3.


「それにしても、兄さんはよくこんな部屋に住んでるよね。信じられない」


 僕がありがたさを感じているこの住環境にも、妹は少なからぬ不満を抱いているようであった。

 

「こんな部屋とは随分じゃないか。そりゃあ実家に比べれば狭くて多少汚いけども、住んでみるとなかなかにいいところだよ? 静かだし、家賃は安いし」

「この部屋で家賃が安いのは当たり前だと思うけどなあ……」


 妹は褪せた六畳間を見回してぼやいた。

 時折、羽虫もいないのにしっしと鬱陶しそうに手を振っているのが気になった。



                  *



 だいたいこのアパートと部屋を選んだのは僕ではない。僕の叔父である。高校入学が決まると同時に知り合いの不動産屋に話をつけ、僕が口を挟む間もなく諸々の手続きを済ませてしまった。僕はほぼ言われるがままこの部屋に転がり込まされたようなものであった。確かに、今の高校は実家からはだいぶ離れた立地にあるので、いずれにせよ下宿先は必要だったのではあるが……それにしても、だ。

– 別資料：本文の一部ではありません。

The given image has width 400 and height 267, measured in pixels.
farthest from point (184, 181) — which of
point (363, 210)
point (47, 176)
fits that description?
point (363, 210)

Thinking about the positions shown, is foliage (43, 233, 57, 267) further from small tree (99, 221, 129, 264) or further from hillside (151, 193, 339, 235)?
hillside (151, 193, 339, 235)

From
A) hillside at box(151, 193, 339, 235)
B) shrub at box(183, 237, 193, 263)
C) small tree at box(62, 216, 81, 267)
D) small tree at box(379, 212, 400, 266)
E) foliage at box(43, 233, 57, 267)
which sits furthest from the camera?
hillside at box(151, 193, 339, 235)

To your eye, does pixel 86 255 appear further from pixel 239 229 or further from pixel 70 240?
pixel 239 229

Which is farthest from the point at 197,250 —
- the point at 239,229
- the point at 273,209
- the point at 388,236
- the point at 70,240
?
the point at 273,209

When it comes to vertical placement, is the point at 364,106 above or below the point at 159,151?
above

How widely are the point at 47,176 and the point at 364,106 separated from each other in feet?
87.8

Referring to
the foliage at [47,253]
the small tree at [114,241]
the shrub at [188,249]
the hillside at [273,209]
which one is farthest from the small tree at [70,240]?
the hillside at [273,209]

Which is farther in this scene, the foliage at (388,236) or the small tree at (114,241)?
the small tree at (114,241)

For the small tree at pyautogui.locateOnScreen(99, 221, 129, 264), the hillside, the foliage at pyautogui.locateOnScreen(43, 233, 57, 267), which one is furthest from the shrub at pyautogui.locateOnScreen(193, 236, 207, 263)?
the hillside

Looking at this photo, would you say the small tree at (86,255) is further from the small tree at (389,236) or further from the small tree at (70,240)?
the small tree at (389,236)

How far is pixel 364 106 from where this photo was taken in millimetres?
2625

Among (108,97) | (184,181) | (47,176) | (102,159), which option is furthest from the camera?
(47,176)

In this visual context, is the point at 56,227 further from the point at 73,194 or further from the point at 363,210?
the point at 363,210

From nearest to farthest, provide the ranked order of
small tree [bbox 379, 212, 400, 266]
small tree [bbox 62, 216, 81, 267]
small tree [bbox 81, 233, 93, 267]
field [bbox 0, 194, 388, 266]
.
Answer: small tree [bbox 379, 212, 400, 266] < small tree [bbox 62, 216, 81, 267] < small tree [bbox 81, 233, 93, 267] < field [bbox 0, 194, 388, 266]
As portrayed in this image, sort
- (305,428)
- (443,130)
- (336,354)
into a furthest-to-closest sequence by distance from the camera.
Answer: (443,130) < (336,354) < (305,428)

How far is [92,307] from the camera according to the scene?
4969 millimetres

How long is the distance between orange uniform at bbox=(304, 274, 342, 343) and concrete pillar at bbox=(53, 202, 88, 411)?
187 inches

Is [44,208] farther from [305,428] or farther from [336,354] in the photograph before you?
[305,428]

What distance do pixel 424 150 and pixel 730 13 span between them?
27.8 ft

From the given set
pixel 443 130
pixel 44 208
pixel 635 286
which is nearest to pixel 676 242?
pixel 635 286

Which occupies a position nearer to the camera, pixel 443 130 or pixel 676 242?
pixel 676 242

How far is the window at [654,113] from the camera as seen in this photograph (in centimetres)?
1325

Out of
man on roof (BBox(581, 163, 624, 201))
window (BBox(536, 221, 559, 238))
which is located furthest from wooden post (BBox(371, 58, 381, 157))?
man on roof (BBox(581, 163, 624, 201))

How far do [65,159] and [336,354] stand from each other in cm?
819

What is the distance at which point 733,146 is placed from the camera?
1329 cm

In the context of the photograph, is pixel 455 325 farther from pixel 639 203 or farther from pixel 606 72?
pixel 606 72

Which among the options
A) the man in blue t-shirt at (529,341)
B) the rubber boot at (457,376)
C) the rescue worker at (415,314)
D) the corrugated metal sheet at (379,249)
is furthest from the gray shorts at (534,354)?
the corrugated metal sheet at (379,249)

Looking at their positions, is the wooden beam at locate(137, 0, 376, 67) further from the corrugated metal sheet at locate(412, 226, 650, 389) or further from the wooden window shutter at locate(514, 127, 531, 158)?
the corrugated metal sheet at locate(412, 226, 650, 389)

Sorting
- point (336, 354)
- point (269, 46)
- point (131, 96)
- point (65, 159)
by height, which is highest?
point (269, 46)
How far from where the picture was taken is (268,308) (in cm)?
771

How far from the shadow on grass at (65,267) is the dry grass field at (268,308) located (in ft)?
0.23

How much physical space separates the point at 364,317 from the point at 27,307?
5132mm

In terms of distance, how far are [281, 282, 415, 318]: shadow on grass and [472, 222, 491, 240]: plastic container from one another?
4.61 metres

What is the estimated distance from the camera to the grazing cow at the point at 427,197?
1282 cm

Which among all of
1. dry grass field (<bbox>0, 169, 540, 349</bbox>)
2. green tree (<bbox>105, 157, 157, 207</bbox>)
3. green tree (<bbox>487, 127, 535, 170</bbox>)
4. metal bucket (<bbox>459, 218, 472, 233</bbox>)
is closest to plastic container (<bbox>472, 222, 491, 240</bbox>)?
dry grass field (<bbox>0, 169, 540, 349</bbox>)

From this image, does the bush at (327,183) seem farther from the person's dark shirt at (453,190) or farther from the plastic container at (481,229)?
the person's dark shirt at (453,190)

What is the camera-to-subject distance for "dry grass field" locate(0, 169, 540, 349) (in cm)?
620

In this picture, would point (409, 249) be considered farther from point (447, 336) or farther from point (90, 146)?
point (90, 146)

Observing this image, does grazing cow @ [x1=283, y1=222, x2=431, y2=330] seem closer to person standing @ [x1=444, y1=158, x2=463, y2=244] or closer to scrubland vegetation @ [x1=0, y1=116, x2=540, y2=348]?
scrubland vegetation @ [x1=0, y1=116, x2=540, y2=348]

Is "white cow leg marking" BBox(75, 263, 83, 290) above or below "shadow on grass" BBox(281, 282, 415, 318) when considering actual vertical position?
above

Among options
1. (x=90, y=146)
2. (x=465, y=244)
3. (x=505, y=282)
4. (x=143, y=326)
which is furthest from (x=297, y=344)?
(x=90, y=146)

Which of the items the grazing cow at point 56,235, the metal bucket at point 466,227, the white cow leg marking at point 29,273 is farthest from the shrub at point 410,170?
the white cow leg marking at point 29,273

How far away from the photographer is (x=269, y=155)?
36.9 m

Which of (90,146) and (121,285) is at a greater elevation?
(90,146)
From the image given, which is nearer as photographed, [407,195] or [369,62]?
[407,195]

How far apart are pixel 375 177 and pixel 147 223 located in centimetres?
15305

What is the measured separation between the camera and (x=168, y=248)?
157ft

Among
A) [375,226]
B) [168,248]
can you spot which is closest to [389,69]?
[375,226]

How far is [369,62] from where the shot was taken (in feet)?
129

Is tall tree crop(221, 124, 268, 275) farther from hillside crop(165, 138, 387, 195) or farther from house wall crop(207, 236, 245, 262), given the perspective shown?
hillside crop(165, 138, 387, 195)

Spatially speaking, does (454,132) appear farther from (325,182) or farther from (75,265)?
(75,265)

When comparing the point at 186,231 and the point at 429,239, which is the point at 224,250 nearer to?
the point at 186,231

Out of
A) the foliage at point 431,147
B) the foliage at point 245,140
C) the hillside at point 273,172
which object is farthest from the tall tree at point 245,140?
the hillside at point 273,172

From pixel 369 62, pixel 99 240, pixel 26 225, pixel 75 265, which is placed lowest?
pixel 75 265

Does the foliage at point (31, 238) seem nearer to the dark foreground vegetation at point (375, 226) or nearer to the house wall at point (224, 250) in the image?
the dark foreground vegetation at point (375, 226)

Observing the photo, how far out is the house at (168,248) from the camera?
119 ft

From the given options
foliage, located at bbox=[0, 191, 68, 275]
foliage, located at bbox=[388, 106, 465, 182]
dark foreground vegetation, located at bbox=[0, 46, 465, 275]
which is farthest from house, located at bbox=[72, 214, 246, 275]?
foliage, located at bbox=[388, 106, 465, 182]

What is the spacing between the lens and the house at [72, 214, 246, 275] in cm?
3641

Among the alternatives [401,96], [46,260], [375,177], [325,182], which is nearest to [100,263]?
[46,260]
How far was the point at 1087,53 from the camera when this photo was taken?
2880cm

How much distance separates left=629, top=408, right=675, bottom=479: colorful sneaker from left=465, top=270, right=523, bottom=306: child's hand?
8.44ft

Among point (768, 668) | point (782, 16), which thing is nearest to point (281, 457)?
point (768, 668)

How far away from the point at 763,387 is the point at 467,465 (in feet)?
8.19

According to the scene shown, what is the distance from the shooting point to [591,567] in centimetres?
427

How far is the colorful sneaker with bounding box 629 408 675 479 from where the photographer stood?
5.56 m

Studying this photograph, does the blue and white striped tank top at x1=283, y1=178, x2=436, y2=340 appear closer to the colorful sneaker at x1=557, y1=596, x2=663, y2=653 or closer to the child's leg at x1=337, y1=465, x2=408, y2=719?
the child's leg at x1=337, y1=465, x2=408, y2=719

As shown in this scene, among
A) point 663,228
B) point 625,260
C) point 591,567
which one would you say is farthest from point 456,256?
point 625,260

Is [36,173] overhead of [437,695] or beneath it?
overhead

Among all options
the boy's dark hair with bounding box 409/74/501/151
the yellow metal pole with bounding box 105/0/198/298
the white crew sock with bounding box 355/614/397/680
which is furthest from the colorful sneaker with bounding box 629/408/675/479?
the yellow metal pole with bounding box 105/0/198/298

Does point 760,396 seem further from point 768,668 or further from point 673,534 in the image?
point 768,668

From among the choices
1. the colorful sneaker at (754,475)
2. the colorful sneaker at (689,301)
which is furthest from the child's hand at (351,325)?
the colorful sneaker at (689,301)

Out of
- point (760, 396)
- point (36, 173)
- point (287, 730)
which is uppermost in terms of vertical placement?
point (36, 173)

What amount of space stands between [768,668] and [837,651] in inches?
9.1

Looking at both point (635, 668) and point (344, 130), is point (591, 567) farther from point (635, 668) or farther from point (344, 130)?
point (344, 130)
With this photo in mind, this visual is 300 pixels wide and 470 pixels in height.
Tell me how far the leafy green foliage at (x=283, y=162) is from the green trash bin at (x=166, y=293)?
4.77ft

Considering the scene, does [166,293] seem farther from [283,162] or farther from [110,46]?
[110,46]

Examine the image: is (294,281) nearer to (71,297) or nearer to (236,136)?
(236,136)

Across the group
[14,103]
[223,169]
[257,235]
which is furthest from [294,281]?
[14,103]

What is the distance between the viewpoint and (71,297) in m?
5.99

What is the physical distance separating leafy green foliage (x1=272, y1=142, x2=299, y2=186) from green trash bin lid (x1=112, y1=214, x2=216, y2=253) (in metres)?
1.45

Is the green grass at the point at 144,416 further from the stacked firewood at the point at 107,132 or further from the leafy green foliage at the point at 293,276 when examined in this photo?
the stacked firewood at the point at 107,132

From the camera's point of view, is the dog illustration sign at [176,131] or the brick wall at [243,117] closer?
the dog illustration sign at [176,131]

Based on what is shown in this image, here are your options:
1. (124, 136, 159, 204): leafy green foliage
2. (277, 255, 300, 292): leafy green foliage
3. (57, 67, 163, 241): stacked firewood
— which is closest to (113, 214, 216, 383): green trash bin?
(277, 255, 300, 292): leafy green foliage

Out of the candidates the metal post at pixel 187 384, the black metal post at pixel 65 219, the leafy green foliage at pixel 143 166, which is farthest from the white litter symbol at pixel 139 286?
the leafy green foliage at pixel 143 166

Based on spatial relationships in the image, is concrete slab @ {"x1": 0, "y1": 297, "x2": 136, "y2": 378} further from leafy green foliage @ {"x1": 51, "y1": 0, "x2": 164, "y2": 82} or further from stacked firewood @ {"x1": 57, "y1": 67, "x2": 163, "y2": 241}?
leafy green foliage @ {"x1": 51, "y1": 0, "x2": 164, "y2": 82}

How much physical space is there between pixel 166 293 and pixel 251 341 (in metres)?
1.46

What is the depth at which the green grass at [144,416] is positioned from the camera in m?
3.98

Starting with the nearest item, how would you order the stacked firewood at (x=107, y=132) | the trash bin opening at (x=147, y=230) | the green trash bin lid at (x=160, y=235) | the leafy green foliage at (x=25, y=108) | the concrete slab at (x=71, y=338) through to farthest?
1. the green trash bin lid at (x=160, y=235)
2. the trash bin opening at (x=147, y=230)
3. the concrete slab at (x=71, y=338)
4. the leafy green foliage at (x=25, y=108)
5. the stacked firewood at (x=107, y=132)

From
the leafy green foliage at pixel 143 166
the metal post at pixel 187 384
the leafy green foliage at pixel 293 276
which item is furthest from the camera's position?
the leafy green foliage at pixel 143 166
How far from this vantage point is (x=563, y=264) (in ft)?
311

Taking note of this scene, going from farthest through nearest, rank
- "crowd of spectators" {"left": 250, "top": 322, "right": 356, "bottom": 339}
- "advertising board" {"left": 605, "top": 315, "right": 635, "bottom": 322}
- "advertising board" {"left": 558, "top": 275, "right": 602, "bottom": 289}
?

「そういやあ、叔父さんが言うには、この部屋に住むのは僕にとっての〝修行〟のようなもんだとかなんとかいうことらしいけど……どういうことだろうね?」

「そ、それは……」


 僕の問い掛けに、言鳥ことりは一瞬目を泳がせたが、


「そんなことより! 早く学校に行くべきじゃないかな? 兄さんっ、ほらっ!」

「えっ、ちょっと待ってくれよ。いま食べ始めたばかりなんだ」

「ならさっさと飲み込んで!」


 無茶を言う。

 せめて朝食くらいはゆっくり食べさせてほしい。

 時計を見ると登校時間にはまだ、かなりの余裕があった。

 妹はどうにもせっかちすぎるのが玉に瑕である。


 そしてこのやり取りが、ここ最近の朝のおおよそのパターンであった――。